• Stated problem
Can you copy every one of the items below word for word, leaving the pictures out of your answer?

• Rows from a spatial reasoning dataset
* * * *

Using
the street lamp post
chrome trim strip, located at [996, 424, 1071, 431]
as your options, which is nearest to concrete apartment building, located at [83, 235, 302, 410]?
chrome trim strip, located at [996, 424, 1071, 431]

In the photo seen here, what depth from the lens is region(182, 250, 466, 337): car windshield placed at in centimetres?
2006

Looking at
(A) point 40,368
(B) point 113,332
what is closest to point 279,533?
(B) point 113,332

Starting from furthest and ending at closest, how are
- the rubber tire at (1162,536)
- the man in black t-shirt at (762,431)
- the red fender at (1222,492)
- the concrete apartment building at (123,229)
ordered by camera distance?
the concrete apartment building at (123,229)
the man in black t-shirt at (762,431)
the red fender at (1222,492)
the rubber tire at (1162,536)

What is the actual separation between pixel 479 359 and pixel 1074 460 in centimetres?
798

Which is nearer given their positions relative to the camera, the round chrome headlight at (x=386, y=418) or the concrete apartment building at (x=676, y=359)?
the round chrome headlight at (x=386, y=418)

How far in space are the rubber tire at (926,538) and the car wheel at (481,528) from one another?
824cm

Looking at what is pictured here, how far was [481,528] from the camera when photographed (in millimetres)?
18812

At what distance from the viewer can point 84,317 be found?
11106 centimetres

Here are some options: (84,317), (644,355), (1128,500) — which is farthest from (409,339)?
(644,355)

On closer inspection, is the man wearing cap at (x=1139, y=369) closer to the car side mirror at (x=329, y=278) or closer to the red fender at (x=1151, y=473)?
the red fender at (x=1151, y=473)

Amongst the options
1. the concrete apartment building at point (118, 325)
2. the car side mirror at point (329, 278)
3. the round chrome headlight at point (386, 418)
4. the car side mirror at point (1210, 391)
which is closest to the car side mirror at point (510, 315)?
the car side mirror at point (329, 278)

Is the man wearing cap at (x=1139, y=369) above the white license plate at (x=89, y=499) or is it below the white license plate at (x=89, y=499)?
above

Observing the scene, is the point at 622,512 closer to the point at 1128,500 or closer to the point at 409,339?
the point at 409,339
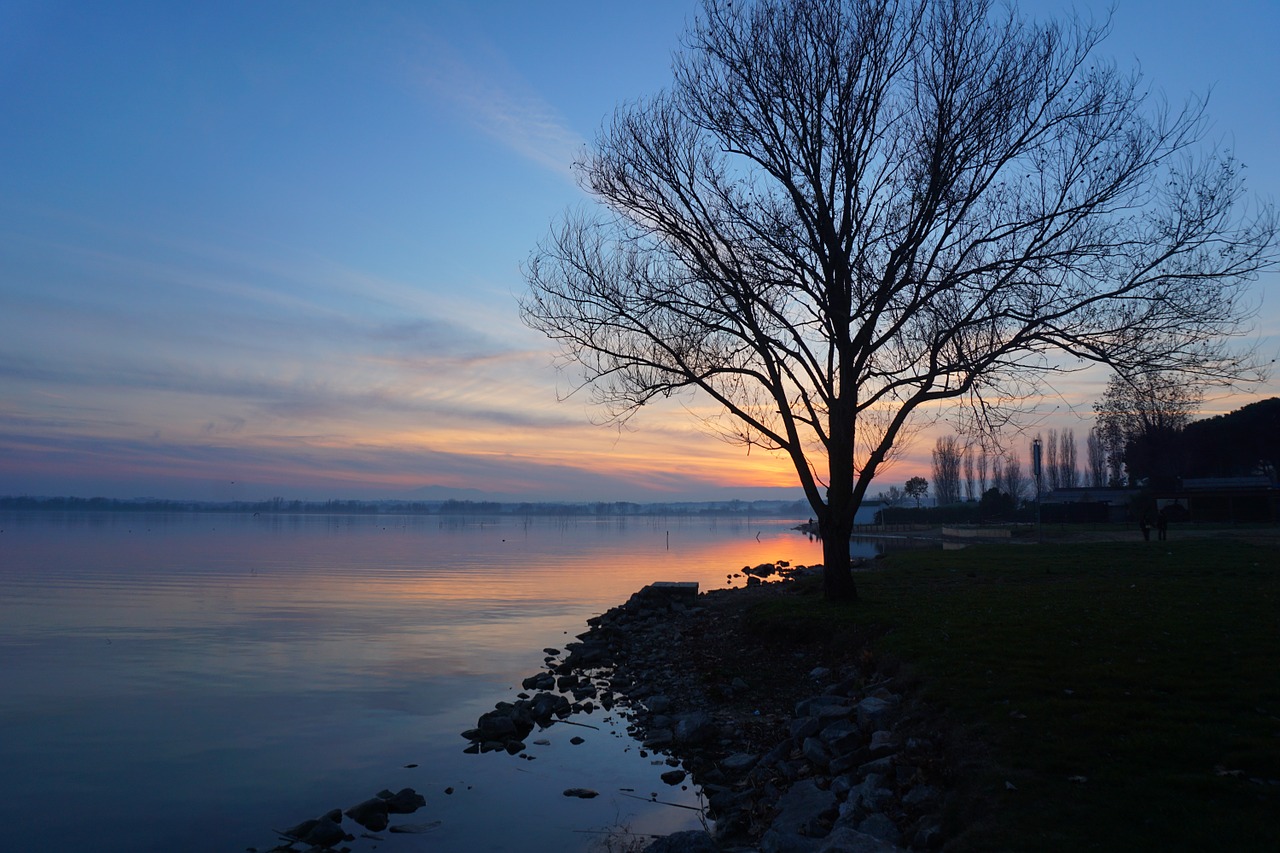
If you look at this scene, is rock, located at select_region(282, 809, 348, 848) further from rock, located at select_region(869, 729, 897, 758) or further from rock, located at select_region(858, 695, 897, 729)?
rock, located at select_region(858, 695, 897, 729)

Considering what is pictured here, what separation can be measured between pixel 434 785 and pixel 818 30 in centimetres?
1667

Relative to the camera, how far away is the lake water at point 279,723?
35.4ft

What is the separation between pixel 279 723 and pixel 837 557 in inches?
489

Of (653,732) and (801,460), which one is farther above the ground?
(801,460)

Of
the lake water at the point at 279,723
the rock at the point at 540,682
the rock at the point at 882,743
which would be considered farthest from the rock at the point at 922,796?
the rock at the point at 540,682

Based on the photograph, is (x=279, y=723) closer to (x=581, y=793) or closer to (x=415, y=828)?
(x=415, y=828)

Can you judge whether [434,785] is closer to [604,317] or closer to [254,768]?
[254,768]

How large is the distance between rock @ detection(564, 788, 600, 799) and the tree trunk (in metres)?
9.75

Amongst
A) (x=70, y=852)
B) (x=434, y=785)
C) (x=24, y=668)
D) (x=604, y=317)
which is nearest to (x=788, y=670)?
(x=434, y=785)

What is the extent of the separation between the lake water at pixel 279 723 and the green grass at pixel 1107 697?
4.17 meters

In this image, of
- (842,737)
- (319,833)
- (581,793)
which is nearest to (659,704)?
(581,793)

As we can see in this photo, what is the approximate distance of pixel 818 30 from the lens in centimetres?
1823

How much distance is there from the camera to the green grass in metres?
7.17

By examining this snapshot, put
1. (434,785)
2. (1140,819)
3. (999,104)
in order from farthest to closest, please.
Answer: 1. (999,104)
2. (434,785)
3. (1140,819)
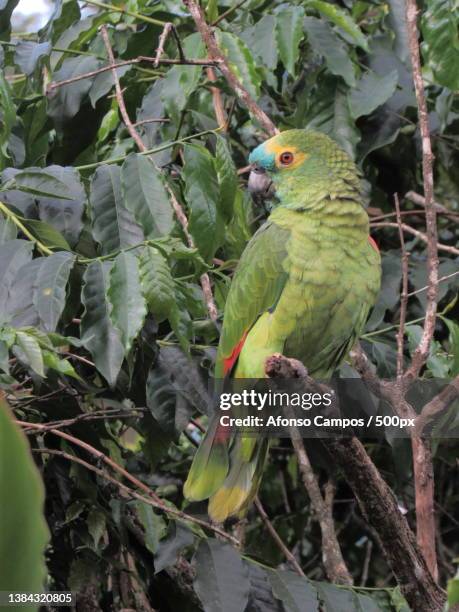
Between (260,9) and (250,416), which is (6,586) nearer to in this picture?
(250,416)

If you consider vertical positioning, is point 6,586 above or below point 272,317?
below

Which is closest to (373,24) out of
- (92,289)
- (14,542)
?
(92,289)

* * * *

• Expected output
Using
the street lamp post
chrome trim strip, located at [996, 424, 1071, 431]
as your options, which is nearest to concrete apartment building, located at [83, 235, 302, 410]?
chrome trim strip, located at [996, 424, 1071, 431]

In the photo seen here, what depth from the lens is region(182, 250, 466, 337): car windshield placed at in centimetres?
2006

Looking at
(A) point 40,368
(B) point 113,332
what is closest to point 279,533?
(B) point 113,332

Starting from furthest and ending at closest, how are
- the rubber tire at (1162,536)
- the man in black t-shirt at (762,431)
- the red fender at (1222,492)
- the concrete apartment building at (123,229)
ordered by camera distance?
the concrete apartment building at (123,229)
the man in black t-shirt at (762,431)
the red fender at (1222,492)
the rubber tire at (1162,536)

What is the actual separation between pixel 479 359 and pixel 1074 460 in centimetres?
798

Which is nearer given their positions relative to the camera, the round chrome headlight at (x=386, y=418) or the concrete apartment building at (x=676, y=359)?
the round chrome headlight at (x=386, y=418)

How far in space are the rubber tire at (926,538) and the car wheel at (481,528) from one another?
824cm

Looking at what is pictured here, how far was [481,528] from the camera when photographed (in millimetres)?
18812

At what distance from the viewer can point 84,317 be found?
11106 centimetres

Here are some options: (84,317), (644,355), (1128,500) — which is farthest from (409,339)?
(644,355)

On closer inspection, is the man wearing cap at (x=1139, y=369) closer to the car side mirror at (x=329, y=278) or closer to the red fender at (x=1151, y=473)?
the red fender at (x=1151, y=473)

Amongst the options
1. the concrete apartment building at point (118, 325)
2. the car side mirror at point (329, 278)
3. the round chrome headlight at point (386, 418)
4. the car side mirror at point (1210, 391)
which is closest to the car side mirror at point (510, 315)?
the car side mirror at point (329, 278)

Is the man wearing cap at (x=1139, y=369) above the white license plate at (x=89, y=499) or is it below the white license plate at (x=89, y=499)?
above

Observing the scene, is the point at 622,512 closer to the point at 1128,500 or closer to the point at 409,339?
the point at 409,339
If you look at this scene, is rock, located at select_region(282, 809, 348, 848) further from rock, located at select_region(869, 729, 897, 758) or further from rock, located at select_region(858, 695, 897, 729)?
rock, located at select_region(858, 695, 897, 729)

Considering what is pictured here, what separation can be measured between pixel 434 785 and pixel 818 30 in centimetres?
1667

Relative to the camera, how far away is the lake water at point 279,723?
35.4ft

What is the separation between pixel 279 723 and pixel 837 557 in inches?
489

Of (653,732) and (801,460), which one is farther above the ground?
(801,460)

Of
the lake water at the point at 279,723
the rock at the point at 540,682
the rock at the point at 882,743
which would be considered farthest from the rock at the point at 922,796?
the rock at the point at 540,682

Based on the photograph, is (x=279, y=723) closer to (x=581, y=793) or closer to (x=415, y=828)?
(x=415, y=828)

Can you judge whether [434,785] is closer to [604,317] or closer to [254,768]?
[254,768]

How large is the distance between rock @ detection(564, 788, 600, 799) and the tree trunk (in metres)?
9.75

Amongst
A) (x=70, y=852)
B) (x=434, y=785)
C) (x=24, y=668)
D) (x=604, y=317)
which is nearest to (x=788, y=670)?
(x=434, y=785)

What is the extent of the separation between the lake water at pixel 279 723 and the green grass at pixel 1107 697?
4.17 meters

In this image, of
- (842,737)
- (319,833)
- (581,793)
which is nearest to (659,704)?
(581,793)

As we can see in this photo, what is the approximate distance of pixel 818 30 from the lens in centimetres?
1823

How much distance is there from the camera to the green grass in metres?
7.17

By examining this snapshot, put
1. (434,785)
2. (1140,819)
3. (999,104)
in order from farthest to closest, please.
Answer: 1. (999,104)
2. (434,785)
3. (1140,819)
Between (260,9) and (250,416), which is (6,586) nearer to in this picture?
(250,416)

If you consider vertical positioning, is point 6,586 above or below point 272,317?
below

Which is closest to (373,24) out of
- (92,289)
- (14,542)
?
(92,289)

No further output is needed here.